* [Written task] Rewrite the lines from the one containing "How distanced is" through the end of the records as a numbered list, leaving out blank lines.

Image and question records
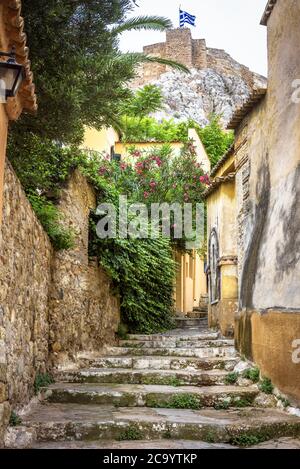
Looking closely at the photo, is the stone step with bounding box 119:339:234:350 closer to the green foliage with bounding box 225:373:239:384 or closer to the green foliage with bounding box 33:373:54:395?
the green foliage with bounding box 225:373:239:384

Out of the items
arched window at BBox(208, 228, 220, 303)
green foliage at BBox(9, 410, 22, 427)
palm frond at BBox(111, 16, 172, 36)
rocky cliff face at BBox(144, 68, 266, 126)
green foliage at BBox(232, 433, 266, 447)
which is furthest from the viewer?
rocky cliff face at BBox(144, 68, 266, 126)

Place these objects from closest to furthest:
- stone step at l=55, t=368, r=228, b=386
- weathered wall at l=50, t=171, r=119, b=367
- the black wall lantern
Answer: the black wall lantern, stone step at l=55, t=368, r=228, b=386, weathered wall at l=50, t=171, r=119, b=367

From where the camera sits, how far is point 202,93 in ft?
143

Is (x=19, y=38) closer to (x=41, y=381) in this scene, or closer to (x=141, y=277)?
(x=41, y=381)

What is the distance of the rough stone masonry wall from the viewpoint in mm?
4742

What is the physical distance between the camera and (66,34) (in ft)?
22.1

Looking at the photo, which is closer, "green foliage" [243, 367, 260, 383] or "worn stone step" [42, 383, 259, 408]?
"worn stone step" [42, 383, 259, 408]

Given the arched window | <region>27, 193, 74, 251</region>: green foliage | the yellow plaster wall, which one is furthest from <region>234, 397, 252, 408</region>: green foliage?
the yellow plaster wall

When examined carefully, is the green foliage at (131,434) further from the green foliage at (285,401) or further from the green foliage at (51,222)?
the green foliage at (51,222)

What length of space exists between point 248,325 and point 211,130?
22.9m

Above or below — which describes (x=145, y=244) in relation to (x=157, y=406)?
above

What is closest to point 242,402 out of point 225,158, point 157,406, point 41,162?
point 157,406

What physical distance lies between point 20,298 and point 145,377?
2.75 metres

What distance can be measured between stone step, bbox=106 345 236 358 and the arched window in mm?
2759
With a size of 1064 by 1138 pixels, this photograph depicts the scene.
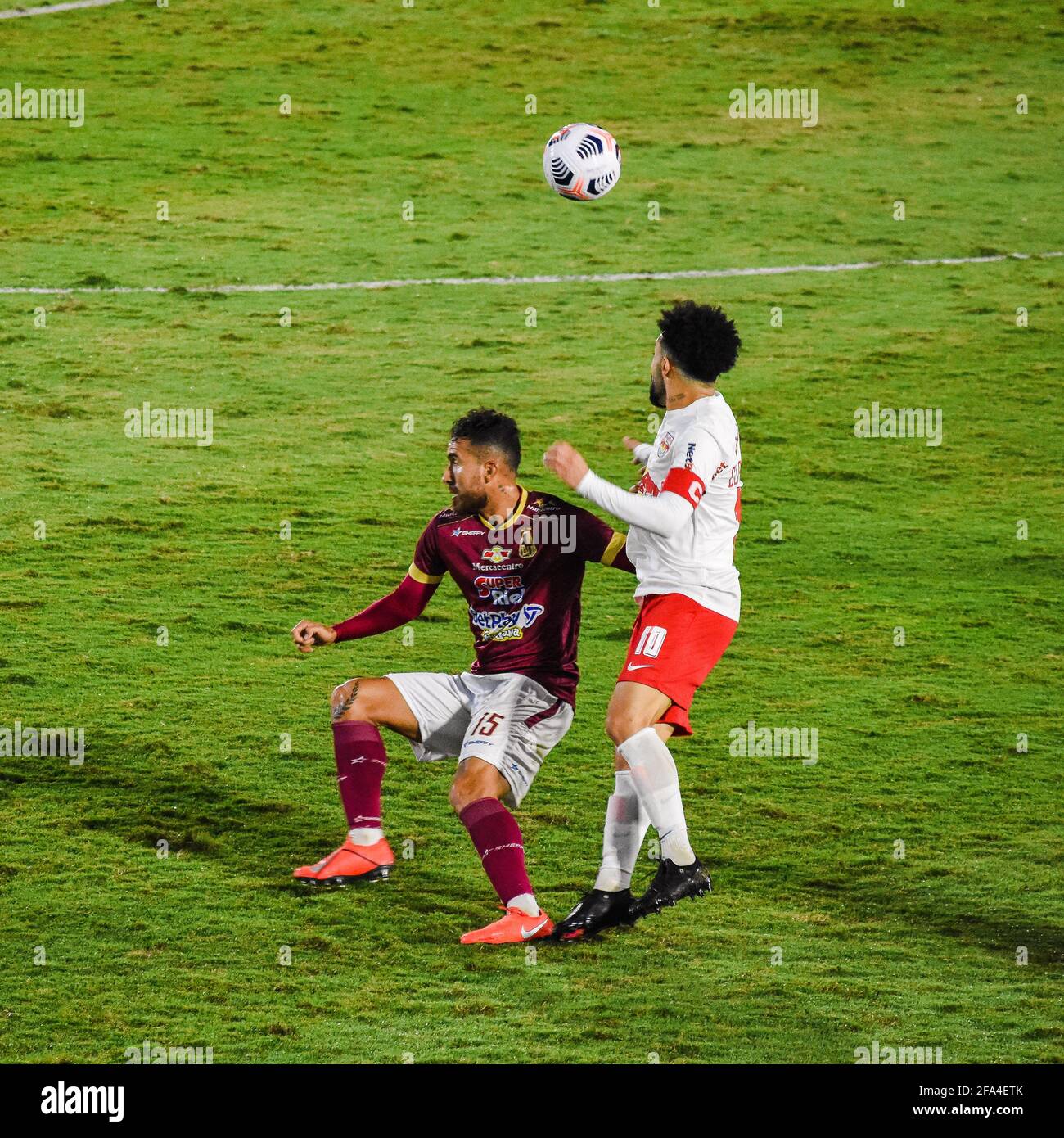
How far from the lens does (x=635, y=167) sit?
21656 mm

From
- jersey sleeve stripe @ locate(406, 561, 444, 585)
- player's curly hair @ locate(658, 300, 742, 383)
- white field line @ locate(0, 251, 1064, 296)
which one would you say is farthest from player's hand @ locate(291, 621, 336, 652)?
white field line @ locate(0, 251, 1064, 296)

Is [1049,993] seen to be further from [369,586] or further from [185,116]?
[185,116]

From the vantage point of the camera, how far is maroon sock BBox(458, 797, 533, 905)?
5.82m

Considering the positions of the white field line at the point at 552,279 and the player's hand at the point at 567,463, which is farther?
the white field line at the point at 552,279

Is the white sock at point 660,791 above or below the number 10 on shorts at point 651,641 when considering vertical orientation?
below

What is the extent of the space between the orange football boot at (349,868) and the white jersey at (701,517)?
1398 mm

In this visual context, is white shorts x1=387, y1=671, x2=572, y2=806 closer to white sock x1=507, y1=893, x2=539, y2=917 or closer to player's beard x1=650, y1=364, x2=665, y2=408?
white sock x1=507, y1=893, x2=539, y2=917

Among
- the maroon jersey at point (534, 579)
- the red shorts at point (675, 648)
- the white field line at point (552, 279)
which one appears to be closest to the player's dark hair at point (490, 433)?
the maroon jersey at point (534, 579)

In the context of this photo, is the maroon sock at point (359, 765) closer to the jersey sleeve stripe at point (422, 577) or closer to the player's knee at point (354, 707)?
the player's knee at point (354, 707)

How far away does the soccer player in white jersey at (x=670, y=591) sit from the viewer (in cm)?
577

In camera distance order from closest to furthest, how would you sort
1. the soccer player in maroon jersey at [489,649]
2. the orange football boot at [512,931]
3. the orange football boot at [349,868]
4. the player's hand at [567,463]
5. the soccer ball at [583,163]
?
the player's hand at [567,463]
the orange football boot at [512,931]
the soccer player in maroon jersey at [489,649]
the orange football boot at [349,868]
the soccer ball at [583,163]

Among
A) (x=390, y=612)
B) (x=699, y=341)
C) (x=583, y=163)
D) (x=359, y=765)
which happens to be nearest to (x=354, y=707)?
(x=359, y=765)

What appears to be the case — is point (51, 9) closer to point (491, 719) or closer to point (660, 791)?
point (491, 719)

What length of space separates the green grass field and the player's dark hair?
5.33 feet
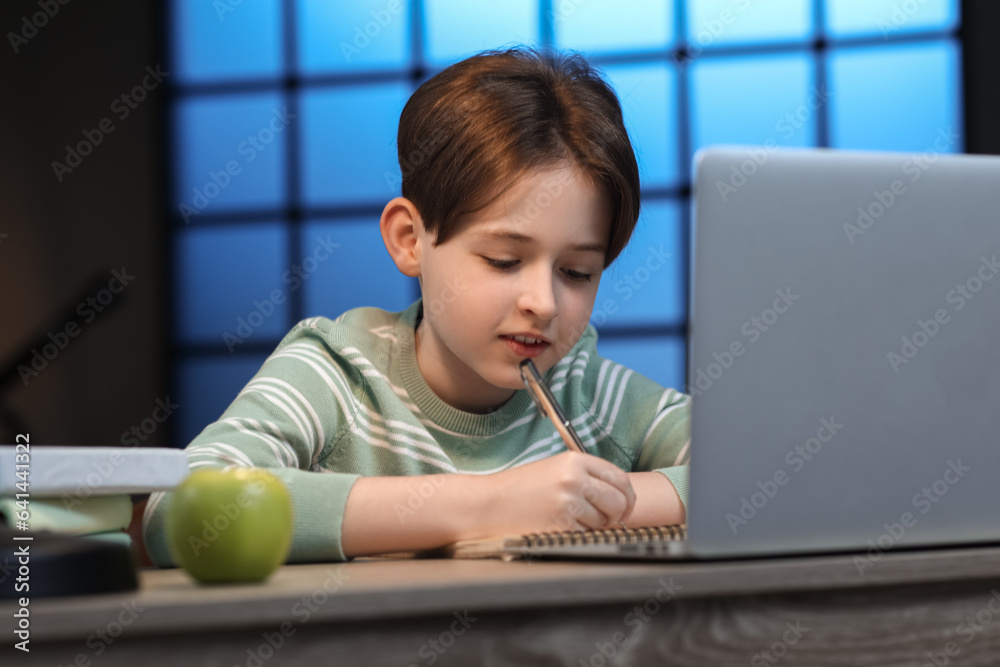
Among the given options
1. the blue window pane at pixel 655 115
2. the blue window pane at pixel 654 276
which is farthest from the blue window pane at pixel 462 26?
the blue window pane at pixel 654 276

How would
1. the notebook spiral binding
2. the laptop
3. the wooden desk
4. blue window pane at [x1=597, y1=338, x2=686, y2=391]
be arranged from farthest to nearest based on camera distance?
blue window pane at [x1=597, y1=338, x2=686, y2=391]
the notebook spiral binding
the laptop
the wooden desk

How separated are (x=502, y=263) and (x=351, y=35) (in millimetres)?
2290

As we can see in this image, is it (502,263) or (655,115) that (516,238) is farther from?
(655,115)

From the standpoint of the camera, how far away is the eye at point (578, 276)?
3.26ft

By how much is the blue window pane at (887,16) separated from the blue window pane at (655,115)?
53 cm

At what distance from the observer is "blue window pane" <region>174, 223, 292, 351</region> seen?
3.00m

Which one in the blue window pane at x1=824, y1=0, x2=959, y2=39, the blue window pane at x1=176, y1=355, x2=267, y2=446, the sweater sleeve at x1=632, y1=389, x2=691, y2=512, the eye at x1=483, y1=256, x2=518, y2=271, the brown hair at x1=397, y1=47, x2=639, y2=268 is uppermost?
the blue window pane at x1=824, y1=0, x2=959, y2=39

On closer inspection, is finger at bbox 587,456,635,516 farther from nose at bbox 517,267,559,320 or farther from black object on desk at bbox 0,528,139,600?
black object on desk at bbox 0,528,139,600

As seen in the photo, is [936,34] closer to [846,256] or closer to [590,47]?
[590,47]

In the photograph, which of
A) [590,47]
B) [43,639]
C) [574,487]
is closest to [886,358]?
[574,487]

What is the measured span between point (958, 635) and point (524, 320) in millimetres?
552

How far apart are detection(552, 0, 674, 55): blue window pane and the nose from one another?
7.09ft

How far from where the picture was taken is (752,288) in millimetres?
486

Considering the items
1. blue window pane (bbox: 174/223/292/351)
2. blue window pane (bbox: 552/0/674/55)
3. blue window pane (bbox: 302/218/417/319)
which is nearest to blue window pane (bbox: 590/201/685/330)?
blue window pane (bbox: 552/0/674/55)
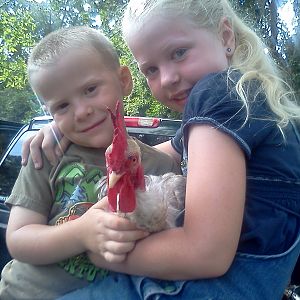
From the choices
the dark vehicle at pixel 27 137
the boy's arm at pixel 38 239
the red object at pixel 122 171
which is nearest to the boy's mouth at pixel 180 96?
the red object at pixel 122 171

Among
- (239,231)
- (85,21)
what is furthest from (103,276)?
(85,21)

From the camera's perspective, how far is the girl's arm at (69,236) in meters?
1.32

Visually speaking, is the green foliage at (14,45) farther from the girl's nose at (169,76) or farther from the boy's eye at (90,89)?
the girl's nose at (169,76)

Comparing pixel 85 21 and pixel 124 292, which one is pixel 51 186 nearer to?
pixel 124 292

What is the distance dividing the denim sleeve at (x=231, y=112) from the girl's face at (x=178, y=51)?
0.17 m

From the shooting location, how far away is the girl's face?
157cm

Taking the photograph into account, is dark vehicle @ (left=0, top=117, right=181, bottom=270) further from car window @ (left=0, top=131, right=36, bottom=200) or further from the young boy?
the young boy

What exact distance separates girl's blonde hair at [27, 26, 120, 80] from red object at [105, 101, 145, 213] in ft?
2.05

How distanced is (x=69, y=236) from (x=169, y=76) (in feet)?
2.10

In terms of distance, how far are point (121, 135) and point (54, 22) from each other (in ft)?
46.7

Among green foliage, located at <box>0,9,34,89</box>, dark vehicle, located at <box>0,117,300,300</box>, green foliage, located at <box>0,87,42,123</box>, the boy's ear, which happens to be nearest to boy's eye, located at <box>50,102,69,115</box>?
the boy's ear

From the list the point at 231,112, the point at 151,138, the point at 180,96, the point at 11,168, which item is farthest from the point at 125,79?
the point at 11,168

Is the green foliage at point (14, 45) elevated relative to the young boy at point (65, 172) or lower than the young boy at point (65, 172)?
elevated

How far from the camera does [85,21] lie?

* [Answer for the task]
1. How distanced is (x=69, y=236) from (x=169, y=76) (in feet)?
2. 2.10
3. In terms of distance, how far are point (121, 135) and point (54, 22) from each other (in ft)?
4. 46.7
5. Among green foliage, located at <box>0,9,34,89</box>, dark vehicle, located at <box>0,117,300,300</box>, green foliage, located at <box>0,87,42,123</box>, the boy's ear, which happens to be nearest to boy's eye, located at <box>50,102,69,115</box>?
6. the boy's ear
7. From the list the point at 231,112, the point at 151,138, the point at 180,96, the point at 11,168, which item is farthest from the point at 125,79?
8. the point at 11,168
9. Is the green foliage at point (14, 45) elevated relative to the young boy at point (65, 172) or lower than the young boy at point (65, 172)?
10. elevated
11. How far from the camera does [85,21] lie?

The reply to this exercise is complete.